Een gitarist en een drummer die rechtstreeks vanuit de jaren zestig het podium komen opgewandeld en een zanger die eruitziet als de average bloke uit de average pub in een average Engels troosteloos industriestadje. Niet meteen rockhelden zoals je ze zou verwachten op de Main Stage van Werchter. En toch zonder meer de publiekslievelingen van de dag.
Ruby, Ruby, Ruby, Rubyyyyy! Je kan vandaag geen twee passen door de modder ploeteren of je hoort wel ergens een met bier doordrenkte verkrachting van Kaiser Chiefs’ grootste hit. Zelfs het lief (m/v) dat u tegen wil en dank hebt meegesleurd naar Rock Werchter kijkt zowaar uit naar deze band. Wie een uurtje vol vlotte popdeuntjes had verwacht, komt echter bedrogen uit. Kaiser Chiefs brengt wel degelijk rock, die bij momenten strakker klinkt dan de string van Jennifer Lopez.

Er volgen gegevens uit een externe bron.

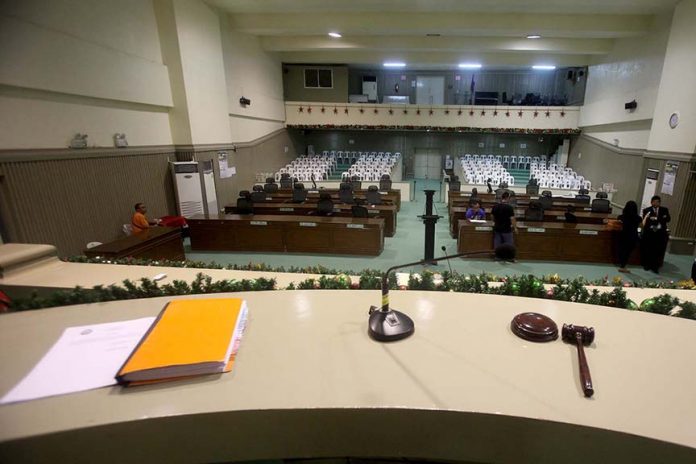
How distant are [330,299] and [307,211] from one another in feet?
23.3

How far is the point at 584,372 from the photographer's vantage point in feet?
3.73

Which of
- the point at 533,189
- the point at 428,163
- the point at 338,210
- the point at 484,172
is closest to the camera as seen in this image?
→ the point at 338,210

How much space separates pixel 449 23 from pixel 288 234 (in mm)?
8723

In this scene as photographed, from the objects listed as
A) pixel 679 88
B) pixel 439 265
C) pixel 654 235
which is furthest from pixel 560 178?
pixel 439 265

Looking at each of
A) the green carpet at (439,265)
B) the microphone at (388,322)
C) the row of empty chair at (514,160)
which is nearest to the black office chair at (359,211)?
the green carpet at (439,265)

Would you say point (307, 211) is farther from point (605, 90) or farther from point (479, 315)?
point (605, 90)

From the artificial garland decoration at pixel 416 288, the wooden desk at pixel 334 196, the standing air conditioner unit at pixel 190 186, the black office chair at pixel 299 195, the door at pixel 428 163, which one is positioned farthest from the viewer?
the door at pixel 428 163

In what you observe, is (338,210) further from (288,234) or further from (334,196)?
(334,196)

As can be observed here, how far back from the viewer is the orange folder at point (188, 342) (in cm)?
112

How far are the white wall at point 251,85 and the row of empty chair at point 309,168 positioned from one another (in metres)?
1.87

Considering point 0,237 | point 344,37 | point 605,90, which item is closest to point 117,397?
point 0,237

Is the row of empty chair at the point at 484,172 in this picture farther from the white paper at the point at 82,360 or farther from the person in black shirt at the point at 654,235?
the white paper at the point at 82,360

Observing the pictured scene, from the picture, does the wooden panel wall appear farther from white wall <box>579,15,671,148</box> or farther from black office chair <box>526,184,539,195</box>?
white wall <box>579,15,671,148</box>

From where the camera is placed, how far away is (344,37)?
517 inches
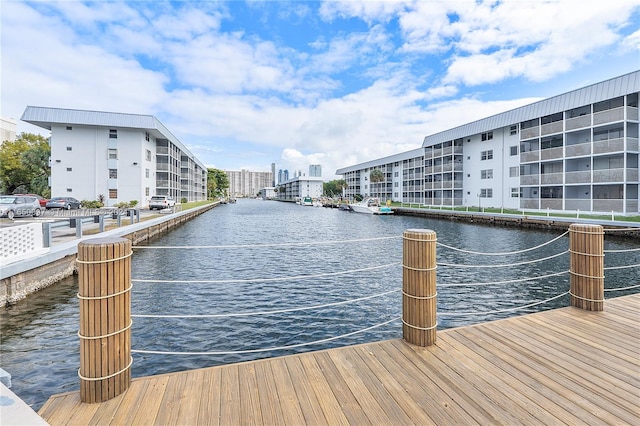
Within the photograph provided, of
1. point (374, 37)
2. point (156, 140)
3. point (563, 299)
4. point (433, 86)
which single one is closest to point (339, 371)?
point (563, 299)

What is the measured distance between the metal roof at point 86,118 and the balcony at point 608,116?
45357 millimetres

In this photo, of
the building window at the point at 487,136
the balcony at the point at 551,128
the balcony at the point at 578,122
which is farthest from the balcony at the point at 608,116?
the building window at the point at 487,136

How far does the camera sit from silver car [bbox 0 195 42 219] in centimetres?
1964

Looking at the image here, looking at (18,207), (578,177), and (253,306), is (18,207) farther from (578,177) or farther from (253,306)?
(578,177)

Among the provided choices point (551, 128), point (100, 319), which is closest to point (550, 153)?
point (551, 128)

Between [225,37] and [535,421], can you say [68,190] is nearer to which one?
[225,37]

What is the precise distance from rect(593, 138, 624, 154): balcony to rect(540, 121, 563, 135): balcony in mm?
4156

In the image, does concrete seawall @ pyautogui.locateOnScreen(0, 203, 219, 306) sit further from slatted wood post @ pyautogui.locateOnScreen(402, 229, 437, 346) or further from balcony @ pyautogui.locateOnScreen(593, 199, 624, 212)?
balcony @ pyautogui.locateOnScreen(593, 199, 624, 212)

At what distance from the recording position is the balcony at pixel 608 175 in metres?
24.0

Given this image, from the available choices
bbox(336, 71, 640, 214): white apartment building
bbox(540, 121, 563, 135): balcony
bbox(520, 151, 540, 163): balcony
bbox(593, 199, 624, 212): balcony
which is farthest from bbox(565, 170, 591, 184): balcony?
bbox(540, 121, 563, 135): balcony

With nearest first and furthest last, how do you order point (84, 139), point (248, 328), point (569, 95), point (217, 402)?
point (217, 402) → point (248, 328) → point (569, 95) → point (84, 139)

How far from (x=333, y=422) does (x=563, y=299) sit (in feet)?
32.8

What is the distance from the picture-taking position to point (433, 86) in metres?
24.8

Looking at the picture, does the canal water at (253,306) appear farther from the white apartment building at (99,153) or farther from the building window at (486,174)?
the white apartment building at (99,153)
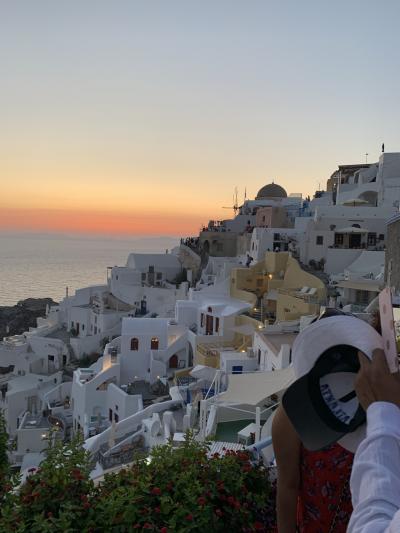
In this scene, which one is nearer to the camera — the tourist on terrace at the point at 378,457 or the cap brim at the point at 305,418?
the tourist on terrace at the point at 378,457

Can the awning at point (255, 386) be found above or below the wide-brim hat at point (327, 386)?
below

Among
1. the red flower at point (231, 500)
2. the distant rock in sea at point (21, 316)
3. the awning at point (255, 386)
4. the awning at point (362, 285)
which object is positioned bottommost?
the distant rock in sea at point (21, 316)

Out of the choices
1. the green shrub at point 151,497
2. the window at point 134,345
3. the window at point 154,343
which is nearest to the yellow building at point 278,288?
the window at point 154,343

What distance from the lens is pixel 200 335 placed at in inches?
884

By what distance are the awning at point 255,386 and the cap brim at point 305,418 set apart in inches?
303

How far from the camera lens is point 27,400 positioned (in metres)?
23.8

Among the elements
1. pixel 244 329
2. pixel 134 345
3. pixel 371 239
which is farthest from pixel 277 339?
pixel 371 239

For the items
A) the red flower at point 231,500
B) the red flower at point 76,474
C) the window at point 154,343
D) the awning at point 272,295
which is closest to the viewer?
the red flower at point 231,500

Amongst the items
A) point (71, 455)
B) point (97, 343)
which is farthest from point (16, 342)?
point (71, 455)

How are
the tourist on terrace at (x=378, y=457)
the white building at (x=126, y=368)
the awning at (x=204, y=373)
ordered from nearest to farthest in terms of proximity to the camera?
1. the tourist on terrace at (x=378, y=457)
2. the awning at (x=204, y=373)
3. the white building at (x=126, y=368)

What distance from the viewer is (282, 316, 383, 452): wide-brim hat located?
2.08 m

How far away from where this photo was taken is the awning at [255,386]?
33.0 feet

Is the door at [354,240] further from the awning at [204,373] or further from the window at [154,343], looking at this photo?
the awning at [204,373]

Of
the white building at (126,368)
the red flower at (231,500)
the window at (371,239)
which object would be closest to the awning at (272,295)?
the white building at (126,368)
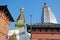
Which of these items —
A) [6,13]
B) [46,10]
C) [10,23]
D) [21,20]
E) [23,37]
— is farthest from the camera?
[21,20]

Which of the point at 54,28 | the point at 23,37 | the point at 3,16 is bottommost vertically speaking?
the point at 23,37

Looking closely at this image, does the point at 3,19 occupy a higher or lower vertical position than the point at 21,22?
higher

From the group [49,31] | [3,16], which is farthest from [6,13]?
[49,31]

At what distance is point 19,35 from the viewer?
34.2 meters

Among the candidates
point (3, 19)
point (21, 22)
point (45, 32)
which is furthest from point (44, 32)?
point (21, 22)

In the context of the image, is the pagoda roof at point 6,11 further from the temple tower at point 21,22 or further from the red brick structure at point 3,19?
the temple tower at point 21,22

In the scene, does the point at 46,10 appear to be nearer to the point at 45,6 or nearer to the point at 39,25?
the point at 45,6

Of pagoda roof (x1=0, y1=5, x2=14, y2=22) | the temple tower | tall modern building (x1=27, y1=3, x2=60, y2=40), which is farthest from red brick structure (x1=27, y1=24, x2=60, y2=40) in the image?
the temple tower

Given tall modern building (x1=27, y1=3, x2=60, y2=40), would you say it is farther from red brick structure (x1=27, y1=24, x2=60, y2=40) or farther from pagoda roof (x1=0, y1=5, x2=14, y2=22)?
pagoda roof (x1=0, y1=5, x2=14, y2=22)

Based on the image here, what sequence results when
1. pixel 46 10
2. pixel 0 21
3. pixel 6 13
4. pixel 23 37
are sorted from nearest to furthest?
pixel 0 21 → pixel 6 13 → pixel 23 37 → pixel 46 10

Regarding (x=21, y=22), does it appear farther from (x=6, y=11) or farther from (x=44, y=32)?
(x=44, y=32)

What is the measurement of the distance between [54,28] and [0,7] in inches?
361

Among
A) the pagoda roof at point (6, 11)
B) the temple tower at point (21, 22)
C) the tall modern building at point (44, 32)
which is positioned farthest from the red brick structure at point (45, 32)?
the temple tower at point (21, 22)

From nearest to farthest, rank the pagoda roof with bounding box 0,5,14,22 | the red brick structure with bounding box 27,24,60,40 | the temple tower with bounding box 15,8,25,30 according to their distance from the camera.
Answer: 1. the pagoda roof with bounding box 0,5,14,22
2. the red brick structure with bounding box 27,24,60,40
3. the temple tower with bounding box 15,8,25,30
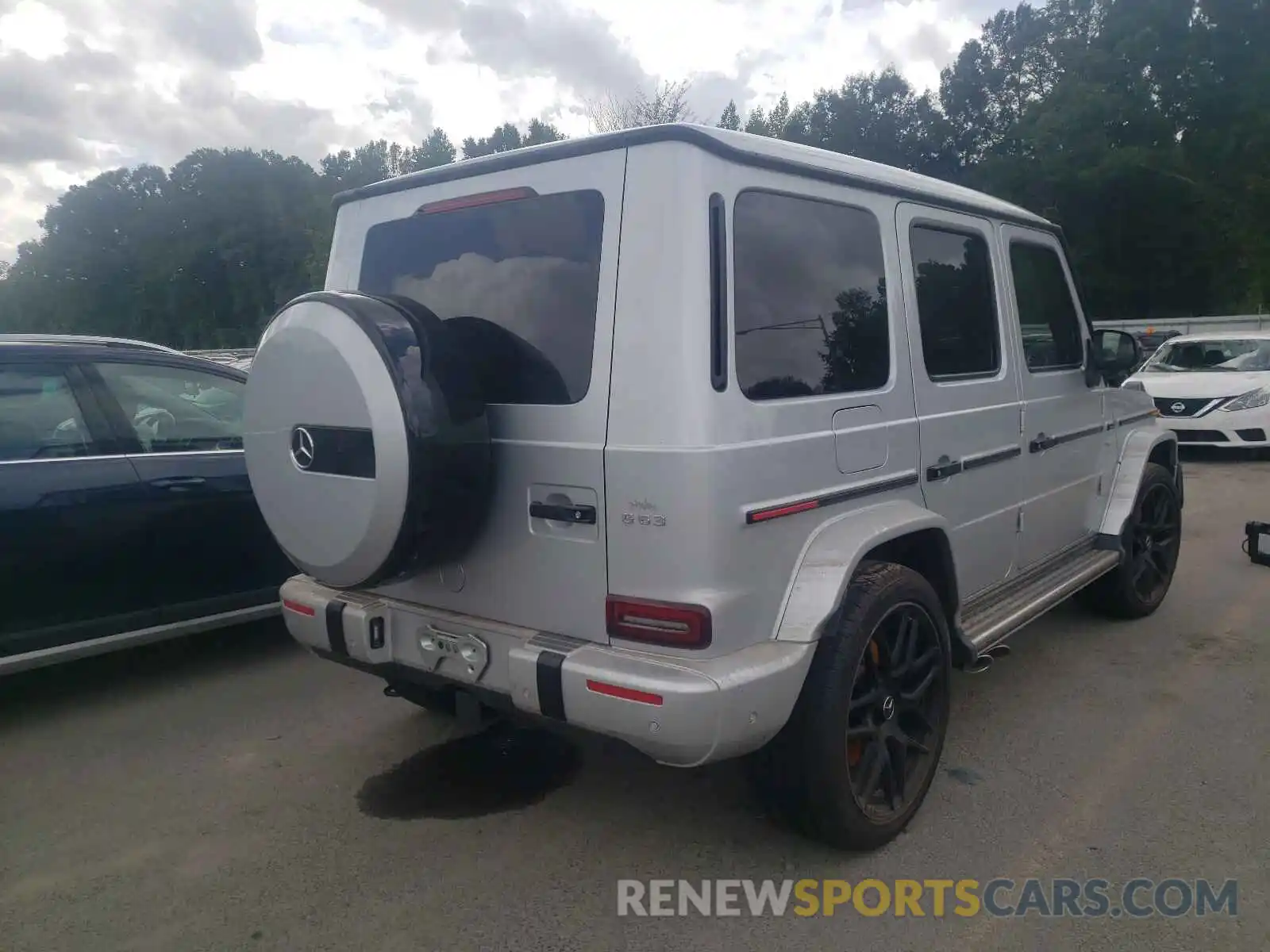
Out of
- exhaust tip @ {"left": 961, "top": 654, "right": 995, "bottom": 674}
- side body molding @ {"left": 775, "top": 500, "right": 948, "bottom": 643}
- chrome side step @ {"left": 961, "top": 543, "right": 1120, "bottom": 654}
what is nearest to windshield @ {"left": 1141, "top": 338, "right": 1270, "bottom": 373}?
chrome side step @ {"left": 961, "top": 543, "right": 1120, "bottom": 654}

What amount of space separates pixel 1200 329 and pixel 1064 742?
2065 centimetres

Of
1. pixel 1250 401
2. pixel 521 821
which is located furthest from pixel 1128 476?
pixel 1250 401

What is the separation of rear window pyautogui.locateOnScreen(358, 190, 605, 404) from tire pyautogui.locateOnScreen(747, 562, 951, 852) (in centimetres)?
107

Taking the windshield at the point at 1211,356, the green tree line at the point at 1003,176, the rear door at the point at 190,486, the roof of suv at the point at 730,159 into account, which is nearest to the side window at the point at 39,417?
the rear door at the point at 190,486

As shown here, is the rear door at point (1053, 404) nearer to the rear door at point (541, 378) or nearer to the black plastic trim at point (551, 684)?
the rear door at point (541, 378)

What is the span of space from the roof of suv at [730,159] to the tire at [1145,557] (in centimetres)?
224

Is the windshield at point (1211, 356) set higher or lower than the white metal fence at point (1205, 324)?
lower

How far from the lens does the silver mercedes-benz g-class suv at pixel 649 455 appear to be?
2484 mm

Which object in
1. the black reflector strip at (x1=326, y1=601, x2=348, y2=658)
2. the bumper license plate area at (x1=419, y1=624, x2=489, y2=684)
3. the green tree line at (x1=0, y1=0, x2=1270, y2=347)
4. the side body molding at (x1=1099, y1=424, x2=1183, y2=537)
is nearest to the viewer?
the bumper license plate area at (x1=419, y1=624, x2=489, y2=684)

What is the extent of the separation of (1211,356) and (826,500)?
10.9 m

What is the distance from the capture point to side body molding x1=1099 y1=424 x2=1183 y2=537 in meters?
4.79

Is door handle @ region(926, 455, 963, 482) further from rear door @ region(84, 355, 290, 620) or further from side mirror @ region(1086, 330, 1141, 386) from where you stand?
rear door @ region(84, 355, 290, 620)

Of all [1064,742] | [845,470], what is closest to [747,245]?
[845,470]

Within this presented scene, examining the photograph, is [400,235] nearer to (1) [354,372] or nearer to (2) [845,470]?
(1) [354,372]
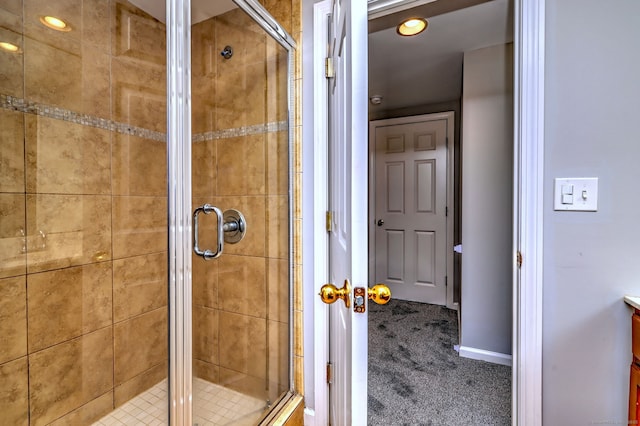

Welgeteld twee nummers hebben de Britse lads nodig om de verkleumde Werchtergangers te ontdooien. Het openingsnummer weerklinkt nog wat aarzelend, maar bij "Heat Dies Down" ontvlamt het publiek sneller dan het terrein van Couleur Café. Het helpt dat de jongens zichzelf uitstekend lijken te amuseren. Nick Hodgson zit onbedwingbaar te grijnzen achter zijn drumstel, terwijl zanger Ricky Wilson alle hoeken van het podium bestormt en een paar keer het publiek gaat opzoeken. Voor wie er noch mocht aan twijfelen: Kaiser Chiefs zijn volleerde entertainers.
Zo verrast Wilson ook met de beste koebelsolo sinds de koe van Milka solo ging. Al was het maar omdat die laatste de bel niet met haar lul kan bespelen. Jawel, Kaiser Chiefs brengt voor het eerst vandaag feest op het podium en het publiek laat zich niet onbetuigd. De grijns van Ricky Wilson wanneer "Ruby" uitzinnig wordt meegeschreeuwd tot in de achterste regionen van de wei, spreekt boekdelen. De Britten zetten meteen een hoge standaard voor al wie vandaag na hen moet komen. Een standaard die door niemand nog gehaald wordt, of het zou Arctic Monkeys moeten zijn.